**What needs to be done**
In the address to the Moneyval evaluators, condense the paragraph beginning "In these few sentences, the Pope described" and keep its main facts.

*** Opening Text for analysis ***

Address of the Cardinal Secretary of State

Moneyval Programme of the Council of Europe

02 October 2020

The following is the English text of Cardinal Pietro Parolin’s address to the members of the Committee of Experts of the Evaluators of the Moneyval Programme of the Council of Europe, whom he met on Wednesday, 30 September, in the Vatican.

Your Eminences, Your Excellencies,

Esteemed Members of the

Moneyval Evaluation Team,

Ladies and Gentlemen,

When on 4 October 1965 Pope Paul VI addressed the General Assembly of the United Nations, he introduced himself to those present in the following memorable words: “The one speaking to you is one like yourselves, your brother, and even one of the least among you, who represent sovereign States.  For he possesses — if you choose to consider us from this point of view — only a tiny and practically symbolic temporal sovereignty, the minimum needed to exercise freely his spiritual mission and to assure those who deal with him that he is independent of any sovereignty of this world.  He has no temporal power, no ambition to enter into competition with you.  As a matter of fact, we have nothing to ask, no question to raise; but rather a wish to express, a permission to seek: that of being allowed to serve you in the area of our competence, with disinterestedness, humility and love”.

 In these few sentences, the Pope described the special nature of Vatican City State, whose creation in 1929 ended the Roman Question that had arisen with the taking of Rome on 20 September 1870 by the Italians.  From the outside, Vatican City State, albeit tiny in size, can be likened to other States.  Yet it has a completely distinctive feature that must always be taken into account: it exists to serve the ministry of the Pope, ensuring the sovereignty of the Holy See and the freedom of the Roman Pontiff.  In this sense, it can be considered functional and instrumental to a supernatural end.

 Saint Paul VI, in that same address, went on to point out that the Holy See is the bearer “of a message for all humanity”.  He wished to speak for “the poor, the disinherited, the suffering, the unfortunate, and those who long for justice, a dignified life, liberty, prosperity and progress”.

*** Closing Text for analysis ***
*** Opening Source material ***

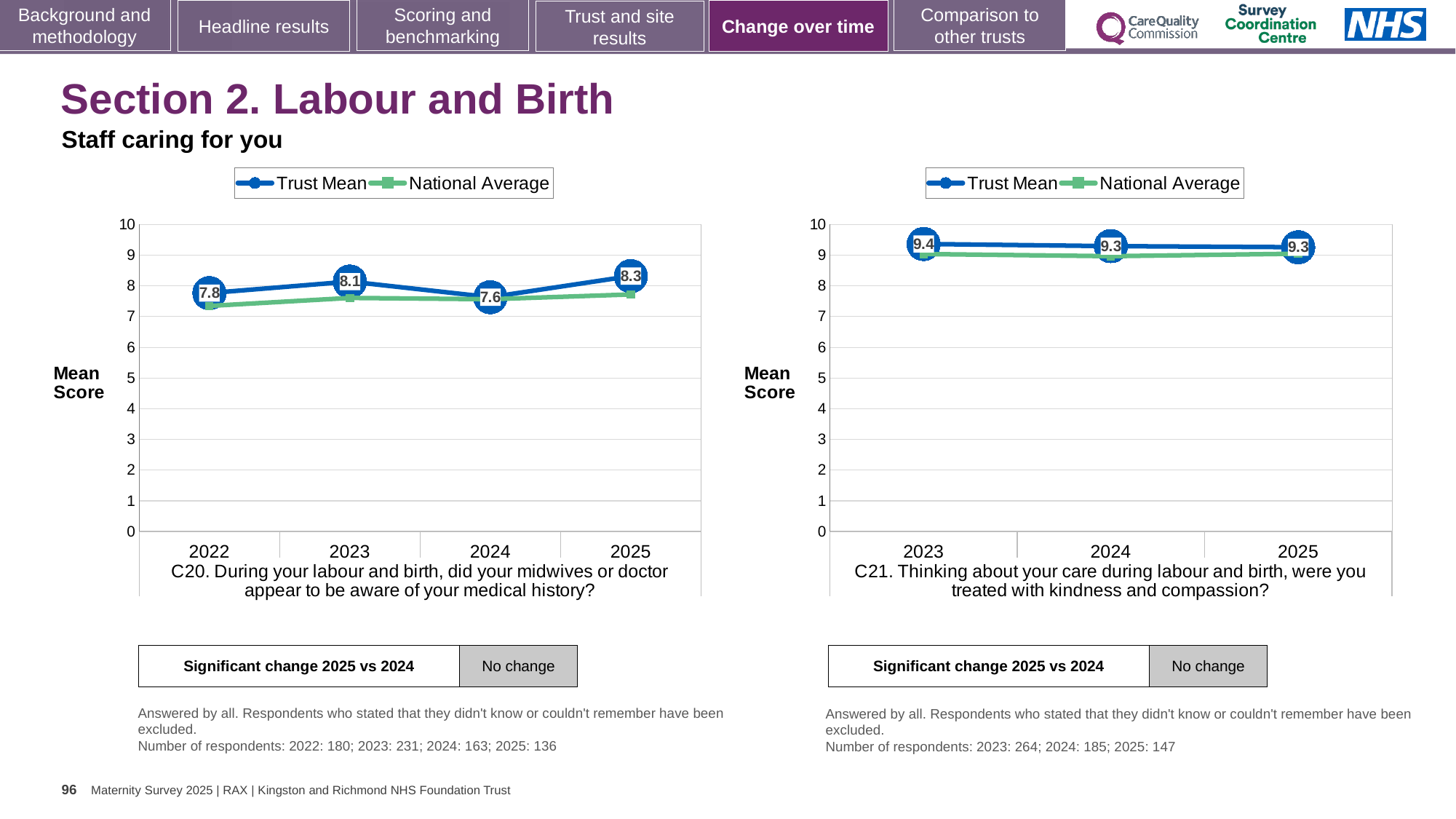
In the C20 chart (left), which year has the lowest Trust Mean? 2024 What type of chart is the C20 chart on the left? Line chart In the C20 chart (left), is the Trust Mean for 2023 larger or smaller than the Trust Mean for 2024? larger In the C20 chart (left), which year has the highest Trust Mean? 2025 In the C21 chart (right), is the National Average for 2023 greater or less than 8? greater In the C20 chart (left), what is the Trust Mean for 2022? 7.8 In the C20 chart (left), how many years are plotted on the x axis? 4 In the C21 chart (right), what is the Trust Mean for 2025? 9.3 In the C21 chart (right), what is the Trust Mean for 2023? 9.4 In the C21 chart (right), how many series does the legend list? 2 In the C20 chart (left), what is the difference between the Trust Mean in 2025 and in 2024? 0.7 In the C20 chart (left), what is the Trust Mean for 2025? 8.3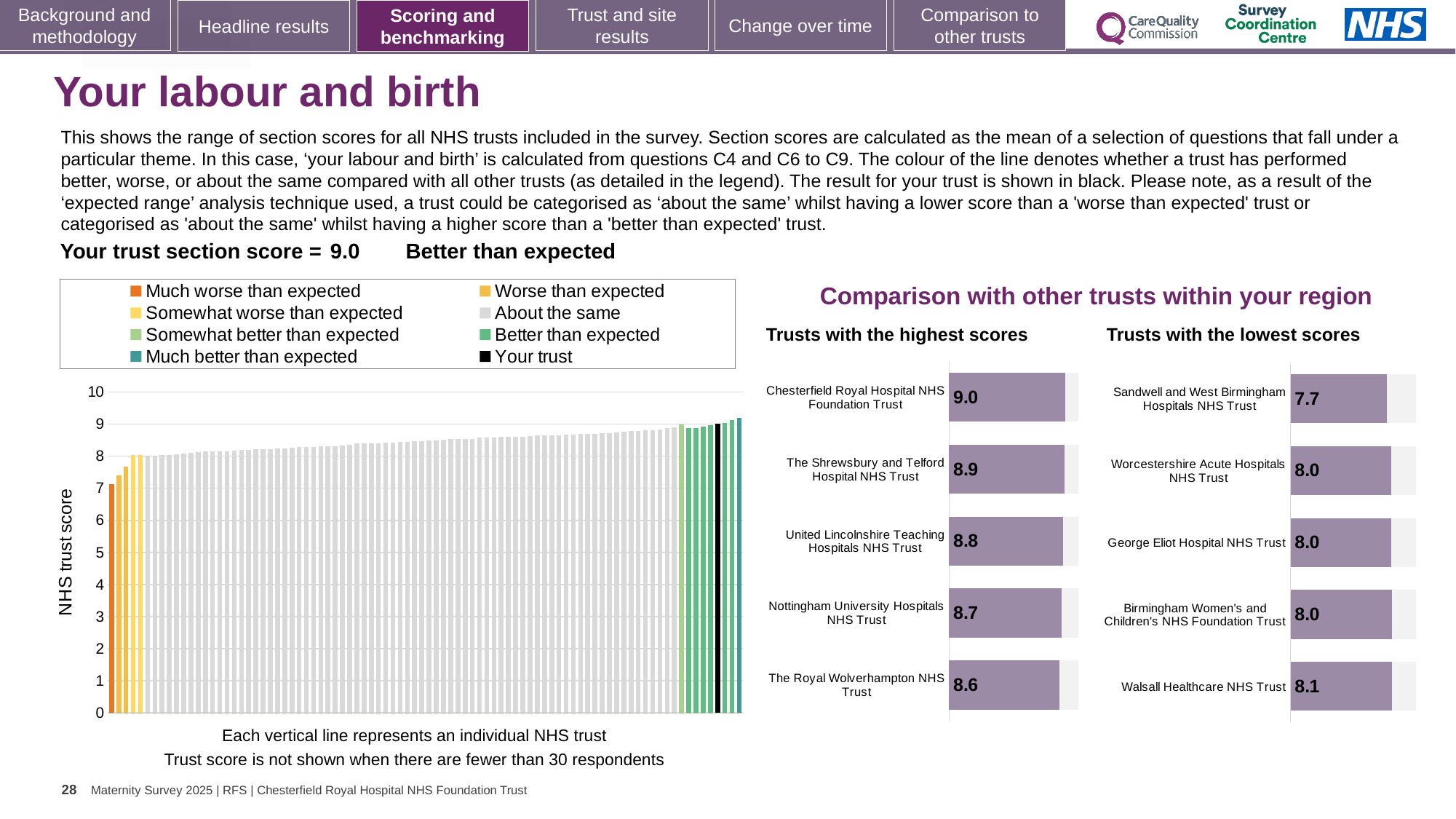
In the 'Trusts with the lowest scores' chart, which is larger: the score for Walsall Healthcare NHS Trust or Sandwell and West Birmingham Hospitals NHS Trust? Walsall Healthcare NHS Trust In the 'Trusts with the highest scores' chart, what is the score for Chesterfield Royal Hospital NHS Foundation Trust? 9.0 In the 'Trusts with the highest scores' chart, what is the score for The Royal Wolverhampton NHS Trust? 8.6 In the 'Trusts with the lowest scores' chart, which trust has the lowest score? Sandwell and West Birmingham Hospitals NHS Trust In the main 'NHS trust score' chart, is the value of the leftmost (orange) bar greater or less than 8? less In the 'Trusts with the lowest scores' chart, what is the score for Walsall Healthcare NHS Trust? 8.1 In the main 'NHS trust score' chart, do the bar values rise or fall from left to right? Rise What kind of chart is the main 'NHS trust score' chart on the left? Bar chart In the 'Trusts with the highest scores' chart, what is the difference between the scores of Chesterfield Royal Hospital NHS Foundation Trust and Nottingham University Hospitals NHS Trust? 0.3 In the main 'NHS trust score' chart, what colour represents 'Your trust' in the legend? Black How many entries does the legend of the main 'NHS trust score' chart list? 8 How many trusts are shown in the 'Trusts with the highest scores' chart? 5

*** Closing Source material ***

**Answer box**
Pope Paul VI's words described the special nature of Vatican City State. It was created in 1929 to end the Roman Question, which arose when the Italians took Rome on 20 September 1870. Though tiny, it resembles other States from the outside. Its distinctive feature is that it exists to serve the Pope's ministry by ensuring the sovereignty of the Holy See and the freedom of the Roman Pontiff. It is therefore functional and instrumental to a supernatural end.